Coron Artery Dis. 2011 May;22(3):138-44. doi: 10.1097/MCA.0b013e328342c77b.
Red cell distribution width (RDW), a measure of red blood cell size heterogeneity, was evaluated in patients undergoing primary percutaneous coronary intervention (PCI) for ST-segment elevation myocardial infarction (STEMI).
Higher RDW is associated with mortality in patients with symptomatic cardiovascular disease, heart failure, and also in the general population. We hypothesized that admission RDW would be predictive of adverse outcomes in patients after primary PCI.
Two thousand five hundred and six consecutive STEMI patients (mean age 56.6±11.8 years; 2075 males, 431 females) undergoing primary PCI were retrospectively enrolled into this study. Admission RDW was measured as part of the automated complete blood count. Patients were grouped as elevated or nonelevated RDW using the upper limit of normal value of 14.8% and were followed for in-hospital and long-term outcomes for a mean period of 1.8±1.3 years (median 21 months).

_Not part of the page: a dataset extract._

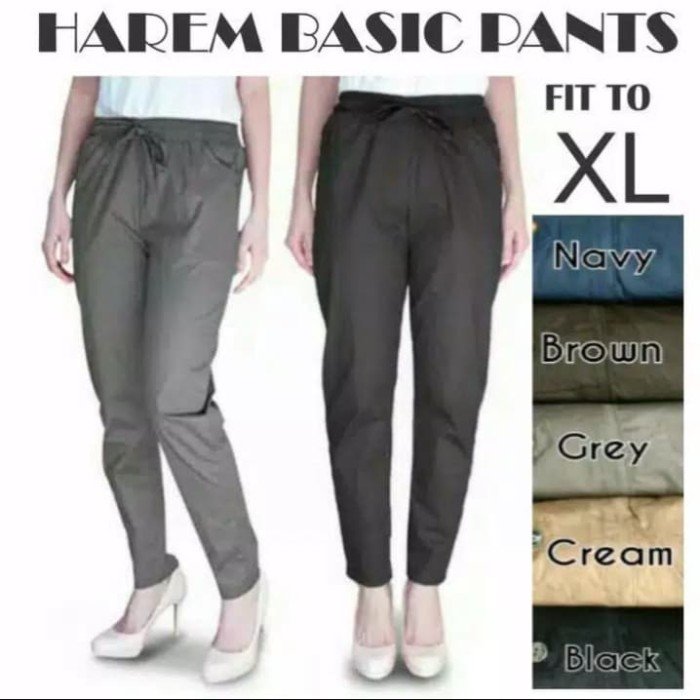 Detail Gambar Baggy Pants Nomer 44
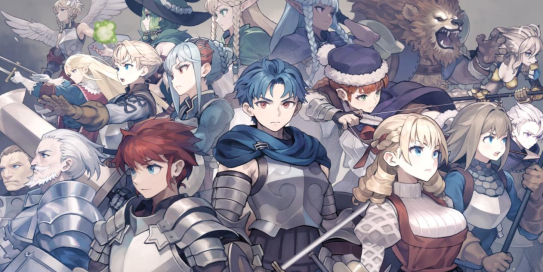 Switch游戏《圣兽之王 君主版》中文本体+1.01补丁+2DLC+PC模拟器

A higher in-hospital mortality rate was observed among patients with elevated admission RDW (mean 16.1±1.6%) compared with those with nonelevated RDW (mean 13.4±0.8%) (7.6 vs. 3.6%, P<0.001). The long-term cardiovascular prognosis was worse for patients with elevated admission RDW (Kaplan-Meier, log-rank P<0.001). We used Cox proportional hazard models to examine the association between RDW and adverse clinical outcomes. After discharge, there were 129 deaths during follow-up. A significant association was noted between elevated admission RDW level and the adjusted risk of cardiovascular mortality (hazard ratio: 1.831, 95% confidence interval: 1.034-3.24, P=0.03). In addition, elevated admission RDW was also an independent predictor of cardiovascular mortality in the nonanemic subpopulation of patients (hazard ratio: 2.703, 95% confidence interval: 1.208-6.048, P=0.016).
A high admission RDW level in patients with STEMI undergoing primary PCI was associated with increased risk for in-hospital and long-term cardiovascular mortality.
对接受ST段抬高型心肌梗死(STEMI)直接经皮冠状动脉介入治疗(PCI)的患者评估红细胞分布宽度(RDW),这是一种衡量红细胞大小异质性的指标。
较高的RDW与有症状心血管疾病、心力衰竭患者及普通人群的死亡率相关。我们推测入院时的RDW可预测直接PCI术后患者的不良结局。
本研究回顾性纳入了2506例连续接受直接PCI的STEMI患者(平均年龄56.6±11.8岁;男性2075例,女性431例)。入院时的RDW作为自动全血细胞计数的一部分进行测量。采用14.8%的正常上限值将患者分为RDW升高组或未升高组,并对其进行平均1.8±1.3年(中位数21个月)的住院及长期结局随访。
入院时RDW升高的患者(平均16.1±1.6%)与RDW未升高的患者(平均13.4±0.8%)相比,住院死亡率更高(7.6%对3.6%,P<0.001)。入院时RDW升高的患者长期心血管预后更差(Kaplan-Meier法,对数秩检验P<0.001)。我们使用Cox比例风险模型来研究RDW与不良临床结局之间的关联。出院后,随访期间有129例死亡。入院时RDW水平升高与心血管死亡的校正风险之间存在显著关联(风险比:1.831,95%置信区间:1.034 - 3.24,P = 0.03)。此外,入院时RDW升高也是患者非贫血亚组中心血管死亡的独立预测因素(风险比:2.703,95%置信区间:1.208 - 6.048,P = 0.016)。
接受直接PCI的STEMI患者入院时RDW水平较高与住院及长期心血管死亡风险增加相关。